Outra das grandes apostas deste plano é o digital e passa pela digitalização de:
Escolas: área “crítica”, especialmente na “formação de recursos humanos e desenvolvimento dos conteúdos”. “Não só para ensino à distância mas também porque o digital deve estar no interior da escola.”;
Empresas: tecido empresarial composto por micro, pequenas e medias empresas que saem favorecidas com a digitalização. “Tem de se investir na capacitação de pequenas e médias empresas, mas também maximizar oportunidade destas empresas utilizarem oportunidades das ferramentas digitais”;
Formação de activos: esta mudança tem de ser feita sem deixar ninguém para trás, desenvolvendo aquele que é um dos pilares dos direitos sociais da EU – a solidariedade. “O medo alimenta as derivas populistas”, disse Costa. “É necessário combater o medo, dando confiança às pessoas na sua capacidade para poderem comandar os robôs que ocupam o posto de trabalho que tem actualmente. (…) Não podemos travar desenvolvimento, temos é de garantir que é feito de forma inclusiva.”
Investimento na administração pública é outras das prioridades
De acordo com António Costa, investir na administração pública é “critico para a cidadania e desenvolvimento das empresas”. “É o estado a investir para servir melhor o cidadão e a academia.”

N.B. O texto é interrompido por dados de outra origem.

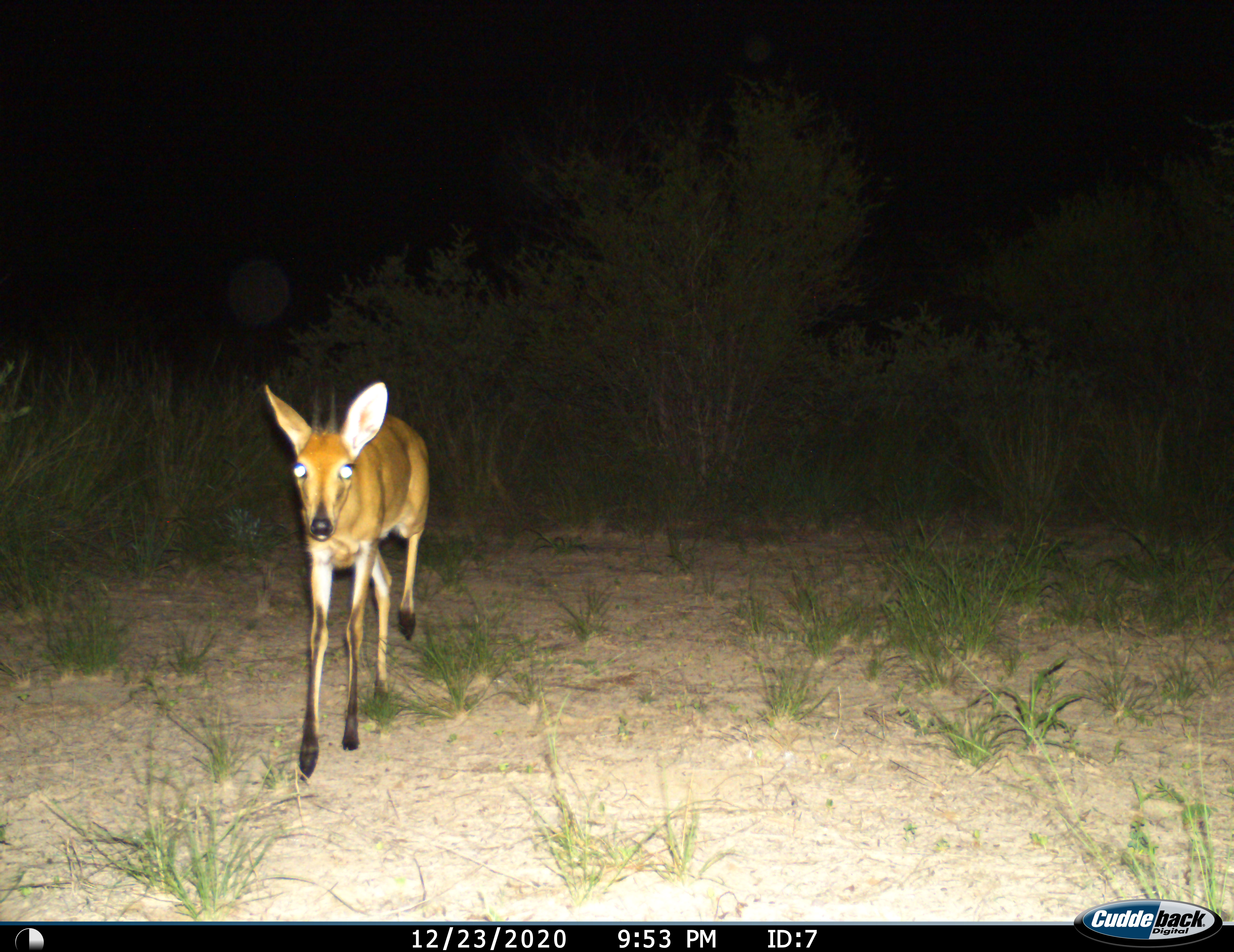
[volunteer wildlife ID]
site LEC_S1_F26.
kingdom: Animalia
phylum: Chordata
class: Mammalia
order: Artiodactyla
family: Bovidae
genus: Sylvicapra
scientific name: Sylvicapra grimmia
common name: common duiker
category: duikercommongrey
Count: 1.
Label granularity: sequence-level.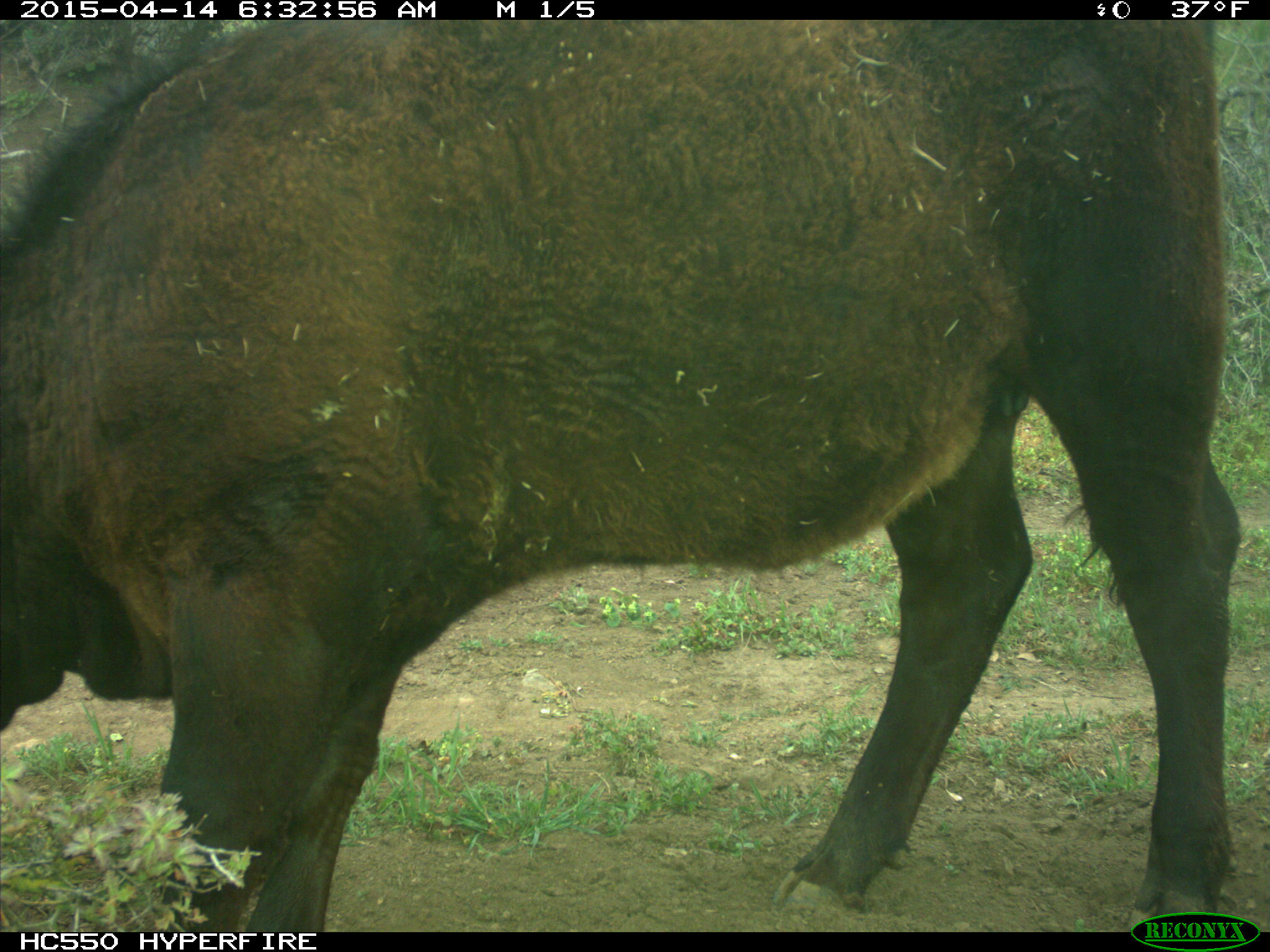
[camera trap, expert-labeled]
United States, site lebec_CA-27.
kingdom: Animalia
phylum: Chordata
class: Mammalia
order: Artiodactyla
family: Bovidae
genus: Bos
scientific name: Bos taurus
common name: domestic cow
Bos taurus (domestic cow).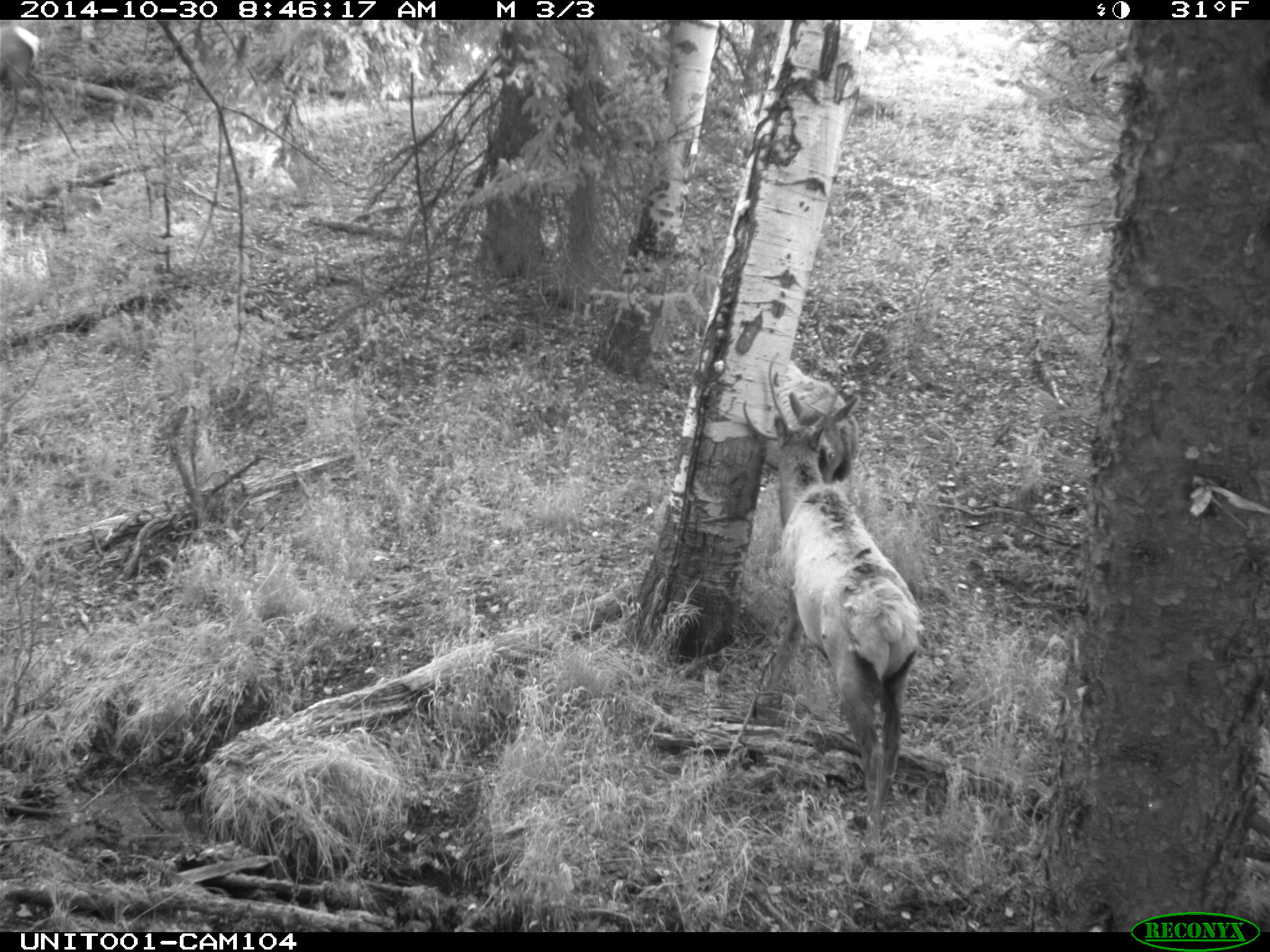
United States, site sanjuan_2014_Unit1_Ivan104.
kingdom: Animalia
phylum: Chordata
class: Mammalia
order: Artiodactyla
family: Cervidae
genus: Cervus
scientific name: Cervus elaphus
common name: red deer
Cervus elaphus (red deer).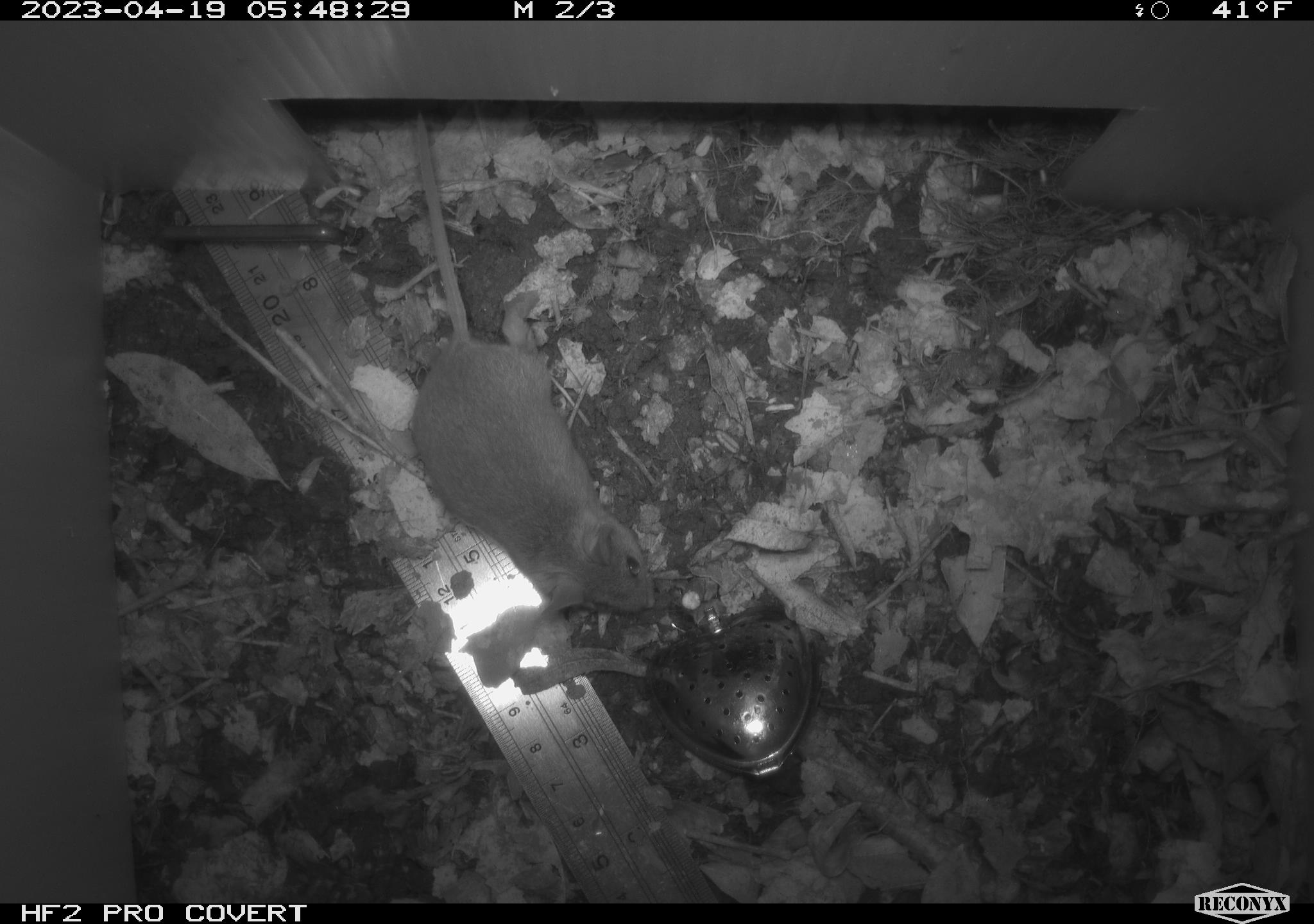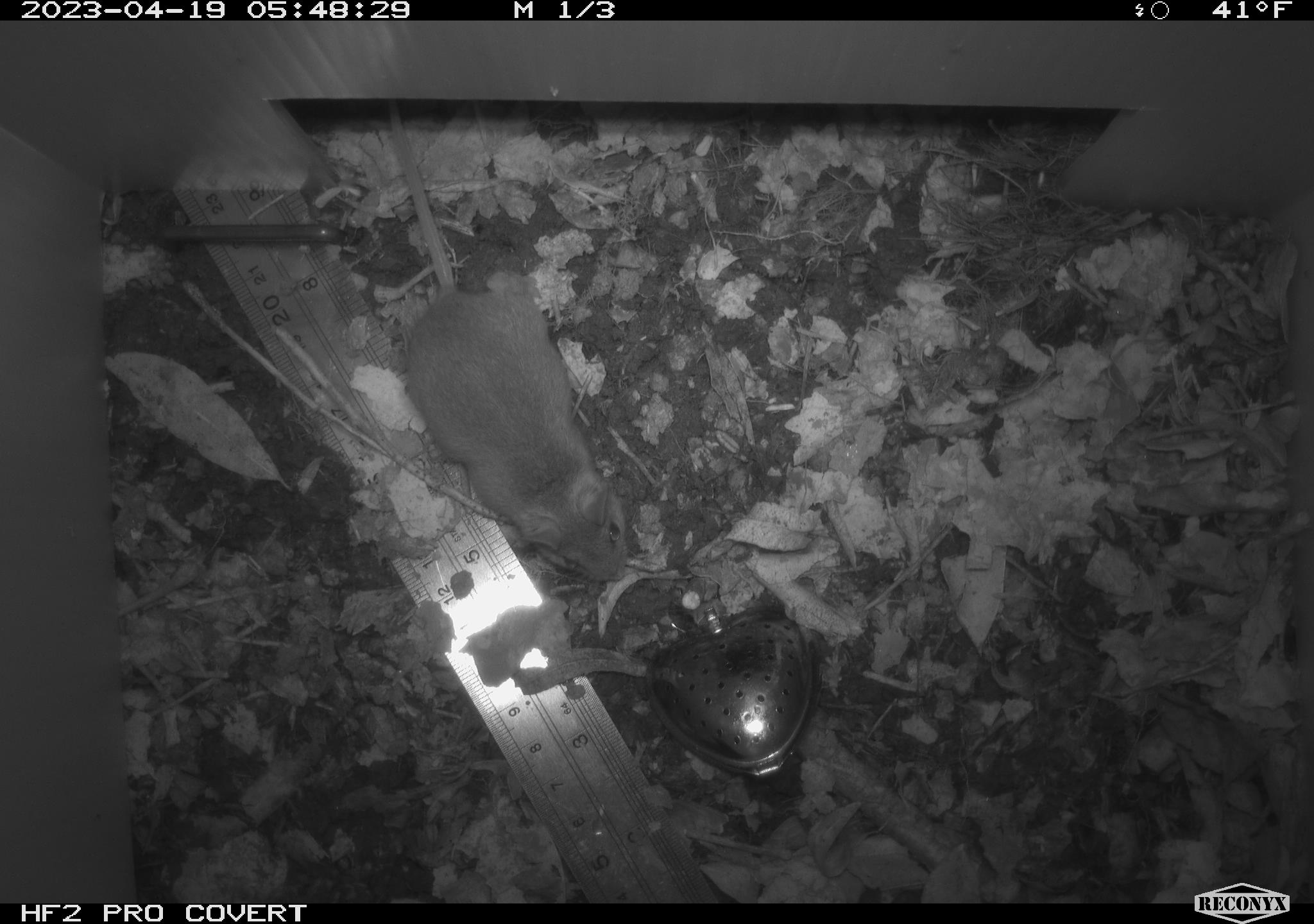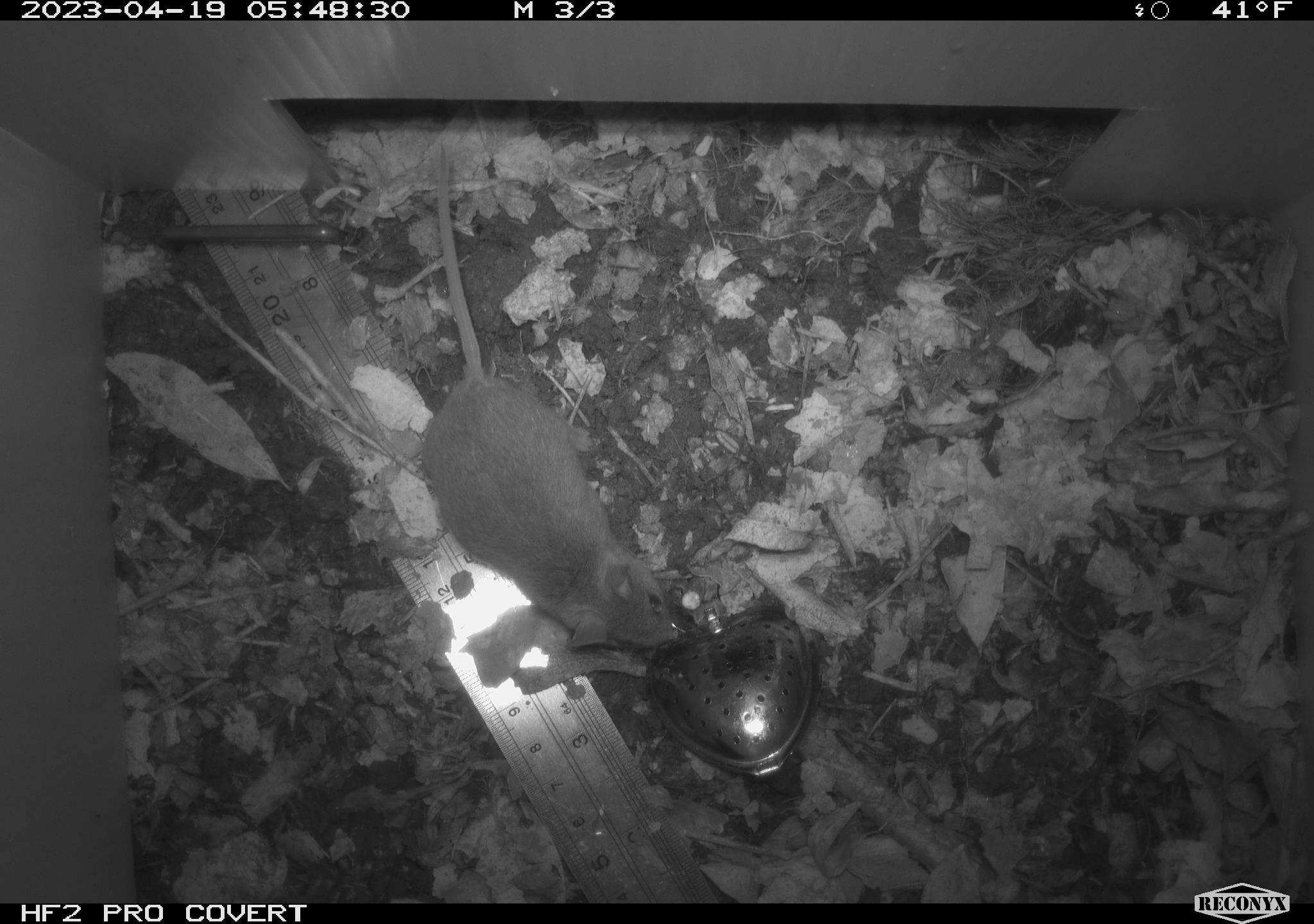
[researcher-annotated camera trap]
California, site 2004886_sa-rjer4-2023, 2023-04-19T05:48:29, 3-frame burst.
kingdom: Animalia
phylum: Chordata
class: Mammalia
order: Rodentia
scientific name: Rodentia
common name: mouse species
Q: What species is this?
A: Mouse species (Rodentia).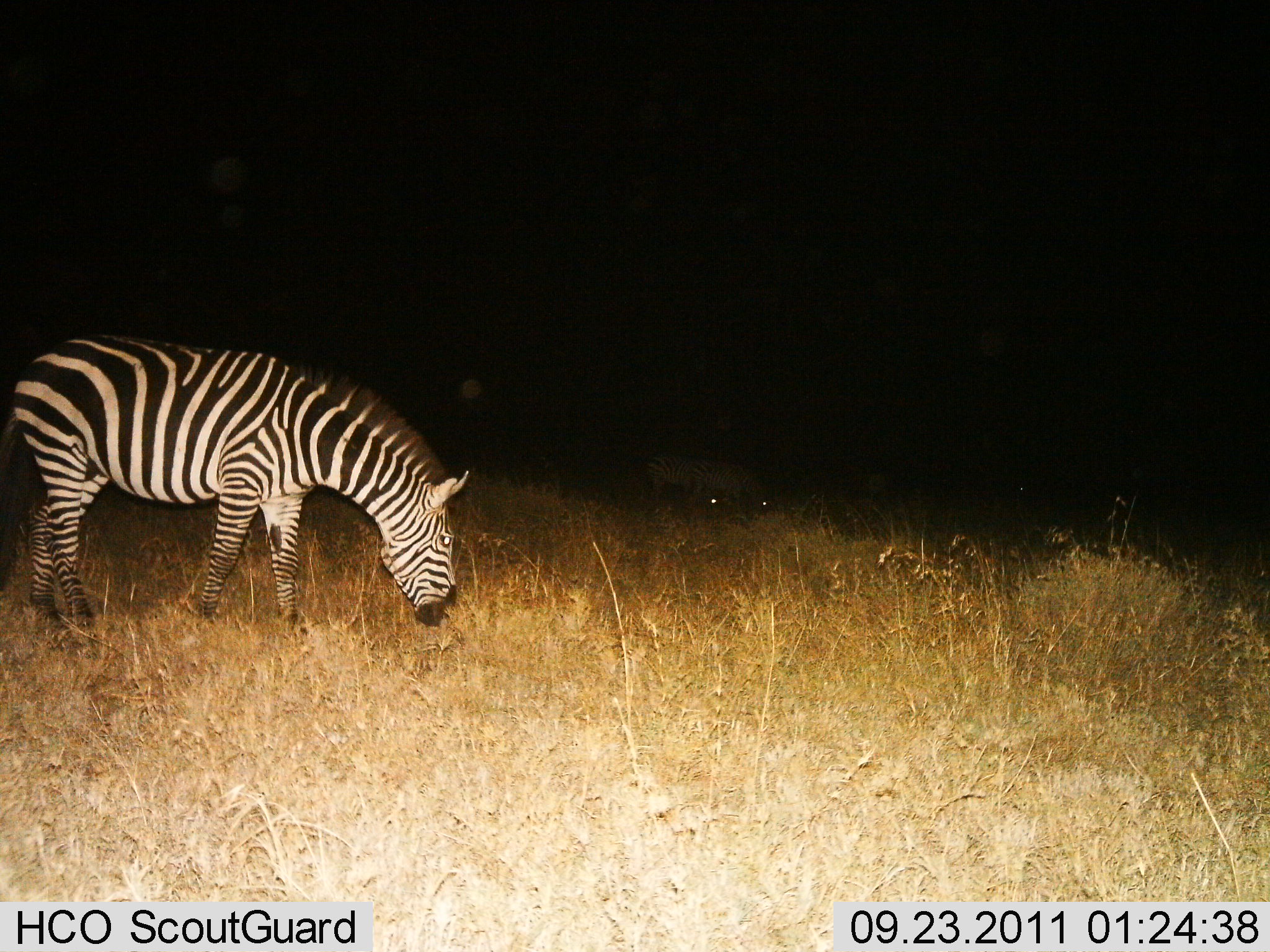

As mudanças passam pela criação de um portal único de acesso ao cidadão – como uma loja do cidadão digital — e rejuvenescimento da administração pública. Há ainda três planos específicos que o primeiro-ministro quis salientar: na área da saúde, “para se utilizar todo o potencial das tecnologias”; na área da Segurança Social, “onde é crítico ter um sistema informático operacional que assegure uma resposta pronta em caso de necessidade” e na área da justiça, “que deve reduzir custos”.
António Costa: “Recuperar não significa voltar a onde estávamos”
“Não podemos chegar ao fim [do processo de recuperação] e estar onde estávamos em Fevereiro. Temos de sair mais fortes”, vinca o primeiro-ministro. Porque “aceleramos a nossa transição climática e digital. Assim conseguiremos ser um país mais prospero e com melhores condições para a nova geração.”
Este é um plano que “não se pode limitar a responder à crise” actual, mas a “preparar crises futuras”. E é um plano que estará em debate até 14 de Outubro, para que, em conjunto se possa construir um “plano para todas as portuguesas e portugueses” e para que o “draft” que será apresentado em Bruxelas a 15 de Outubro seja já o mais completo possível.